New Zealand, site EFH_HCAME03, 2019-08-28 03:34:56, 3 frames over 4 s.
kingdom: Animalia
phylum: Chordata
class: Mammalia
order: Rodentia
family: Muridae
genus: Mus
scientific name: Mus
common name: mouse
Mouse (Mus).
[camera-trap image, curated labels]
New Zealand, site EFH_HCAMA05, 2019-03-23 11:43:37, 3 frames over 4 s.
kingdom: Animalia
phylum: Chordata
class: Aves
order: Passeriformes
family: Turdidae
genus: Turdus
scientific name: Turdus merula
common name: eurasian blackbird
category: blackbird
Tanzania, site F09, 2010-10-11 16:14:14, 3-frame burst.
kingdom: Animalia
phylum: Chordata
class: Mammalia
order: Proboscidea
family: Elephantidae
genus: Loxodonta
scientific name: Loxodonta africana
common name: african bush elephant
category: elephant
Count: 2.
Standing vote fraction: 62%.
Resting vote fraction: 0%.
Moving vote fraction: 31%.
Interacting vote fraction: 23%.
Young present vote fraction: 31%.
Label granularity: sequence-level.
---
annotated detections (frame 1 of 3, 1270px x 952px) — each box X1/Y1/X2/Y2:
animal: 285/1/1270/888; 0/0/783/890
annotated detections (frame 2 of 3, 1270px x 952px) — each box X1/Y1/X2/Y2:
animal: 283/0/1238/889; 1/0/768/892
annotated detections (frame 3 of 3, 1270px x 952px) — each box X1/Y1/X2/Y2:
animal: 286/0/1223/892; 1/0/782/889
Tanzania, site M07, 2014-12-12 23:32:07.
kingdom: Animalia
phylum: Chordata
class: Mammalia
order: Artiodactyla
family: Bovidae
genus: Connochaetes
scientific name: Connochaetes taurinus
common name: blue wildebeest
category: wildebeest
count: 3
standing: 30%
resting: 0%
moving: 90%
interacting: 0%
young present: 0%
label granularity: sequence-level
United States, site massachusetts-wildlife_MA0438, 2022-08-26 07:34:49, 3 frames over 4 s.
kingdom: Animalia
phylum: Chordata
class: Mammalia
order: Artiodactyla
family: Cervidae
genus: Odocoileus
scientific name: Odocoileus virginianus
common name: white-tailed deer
# # # # # # #
The data above should be output exactly, with each line intact.

**Task output**
New Zealand, site EFH_HCAME03, 2019-08-28 03:34:56, 3 frames over 4 s.
kingdom: Animalia
phylum: Chordata
class: Mammalia
order: Rodentia
family: Muridae
genus: Mus
scientific name: Mus
common name: mouse
Mouse (Mus).
[camera-trap image, curated labels]
New Zealand, site EFH_HCAMA05, 2019-03-23 11:43:37, 3 frames over 4 s.
kingdom: Animalia
phylum: Chordata
class: Aves
order: Passeriformes
family: Turdidae
genus: Turdus
scientific name: Turdus merula
common name: eurasian blackbird
category: blackbird
Tanzania, site F09, 2010-10-11 16:14:14, 3-frame burst.
kingdom: Animalia
phylum: Chordata
class: Mammalia
order: Proboscidea
family: Elephantidae
genus: Loxodonta
scientific name: Loxodonta africana
common name: african bush elephant
category: elephant
Count: 2.
Standing vote fraction: 62%.
Resting vote fraction: 0%.
Moving vote fraction: 31%.
Interacting vote fraction: 23%.
Young present vote fraction: 31%.
Label granularity: sequence-level.
---
annotated detections (frame 1 of 3, 1270px x 952px) — each box X1/Y1/X2/Y2:
animal: 285/1/1270/888; 0/0/783/890
annotated detections (frame 2 of 3, 1270px x 952px) — each box X1/Y1/X2/Y2:
animal: 283/0/1238/889; 1/0/768/892
annotated detections (frame 3 of 3, 1270px x 952px) — each box X1/Y1/X2/Y2:
animal: 286/0/1223/892; 1/0/782/889
Tanzania, site M07, 2014-12-12 23:32:07.
kingdom: Animalia
phylum: Chordata
class: Mammalia
order: Artiodactyla
family: Bovidae
genus: Connochaetes
scientific name: Connochaetes taurinus
common name: blue wildebeest
category: wildebeest
count: 3
standing: 30%
resting: 0%
moving: 90%
interacting: 0%
young present: 0%
label granularity: sequence-level
United States, site massachusetts-wildlife_MA0438, 2022-08-26 07:34:49, 3 frames over 4 s.
kingdom: Animalia
phylum: Chordata
class: Mammalia
order: Artiodactyla
family: Cervidae
genus: Odocoileus
scientific name: Odocoileus virginianus
common name: white-tailed deer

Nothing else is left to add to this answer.